La Cour des comptes s'invite dans la confection du budget par des propositions chiffrées

"Douze propositions pouvant être engagées dès la loi de finances 2025": la Cour des comptes, qui tire depuis des mois le signal d'alarme sur les finances publiques, a décidé de s'en mêler en publiant régulièrement des...

"Douze propositions pouvant être engagées dès la loi de finances 2025": la Cour des comptes, qui tire depuis des mois le signal d'alarme sur les finances publiques, a décidé de s'en mêler en publiant régulièrement des notes proposant des pistes d'économies précises et chiffrées.

La première a été présentée jeudi par le Premier président de la Cour, Pierre Moscovici. Ses préconisations permettraient de dégager 2,7 milliards d'euros dès cette année en moindres dépenses et recettes accrues, et plus encore en 2027.

Intitulée "Les mesures d'aide exceptionnelles: une sortie de crise à achever pour le budget de l'Etat", elle constate que de nombreuses mesures de soutien à l'économie prises pendant le Covid et la crise inflationniste perdurent, "alors que les crises qui les justifient sont globalement résorbées".

"Il est impensable de maintenir un recours au quoi-qu'il-en-coûte qui ne fait qu'empirer la situation des finances publiques", a remarqué le Premier président, observant que les dépenses publiques ont augmenté "de trois points de PIB par rapport à l'avant-crise", à 57%.

La Cour liste donc une série de mesures qui selon M. Moscovici "ne touchent aucune ligne rouge".

Par exemple, réserver l'aide à l'embauche des apprentis aux niveaux d'études 3 et 4 (secondaire) et en exclure les entreprises de plus de 250 salariés: 745 millions d'euros économisés en 2025.

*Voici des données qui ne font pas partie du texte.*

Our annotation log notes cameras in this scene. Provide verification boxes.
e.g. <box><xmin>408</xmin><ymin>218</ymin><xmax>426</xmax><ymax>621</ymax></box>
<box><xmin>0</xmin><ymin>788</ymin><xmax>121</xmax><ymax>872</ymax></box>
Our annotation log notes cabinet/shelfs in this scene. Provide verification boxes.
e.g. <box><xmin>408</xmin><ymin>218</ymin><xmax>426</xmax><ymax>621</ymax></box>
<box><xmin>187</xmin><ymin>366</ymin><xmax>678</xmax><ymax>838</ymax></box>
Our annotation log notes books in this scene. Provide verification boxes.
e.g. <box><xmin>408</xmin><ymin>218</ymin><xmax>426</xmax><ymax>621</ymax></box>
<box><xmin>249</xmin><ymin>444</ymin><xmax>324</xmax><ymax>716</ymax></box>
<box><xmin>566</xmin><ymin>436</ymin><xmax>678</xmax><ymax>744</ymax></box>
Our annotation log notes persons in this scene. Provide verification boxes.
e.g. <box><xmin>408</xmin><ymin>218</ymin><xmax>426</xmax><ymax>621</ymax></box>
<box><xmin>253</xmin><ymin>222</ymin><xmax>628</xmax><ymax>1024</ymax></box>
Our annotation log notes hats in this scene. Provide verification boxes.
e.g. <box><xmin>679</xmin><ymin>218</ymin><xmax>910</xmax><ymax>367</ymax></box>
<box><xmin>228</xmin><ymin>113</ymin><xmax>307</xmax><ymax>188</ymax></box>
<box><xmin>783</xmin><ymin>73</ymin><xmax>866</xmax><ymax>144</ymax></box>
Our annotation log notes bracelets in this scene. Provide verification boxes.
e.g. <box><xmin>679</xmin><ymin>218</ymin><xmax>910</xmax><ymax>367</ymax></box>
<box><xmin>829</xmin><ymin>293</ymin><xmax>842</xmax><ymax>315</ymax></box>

Ou encore, abaisser à 1,925 tonne le plafond d'éligibilité des véhicules au bonus écologique (200 millions d'euros), revenir au barème fiscal kilométrique en vigueur en 2021 (530 millions d'euros), revenir au plafond antérieur du crédit d'impôt pour frais de garde d'enfant hors du domicile (200 millions).

La Cour suggère aussi d'annuler les crédits non engagés d'un fonds et d'une initiative destinés à soutenir la culture, pour 194 millions au total.

La note, qui était à l'origine une commande de l'ancien Premier ministre Gabriel Attal, en préfigure d'autres, qui seront cette fois d'initiative : "pour que, tout simplement, le gouvernement et le Parlement puissent s'en saisir dans le cadre de la discussion du PLF et en anticipation des textes financiers ultérieurs", a espéré M. Moscovici.

Vigie

L'ancien ministre, dans des gouvernements socialistes, et ex-commissaire européen en charge des Affaires économiques, a une parole souvent sévère vis-à-vis des gouvernements, régulièrement coupables à ses yeux d'être trop optimistes dans leurs prévisions et pas assez fermes dans la réduction des déficits.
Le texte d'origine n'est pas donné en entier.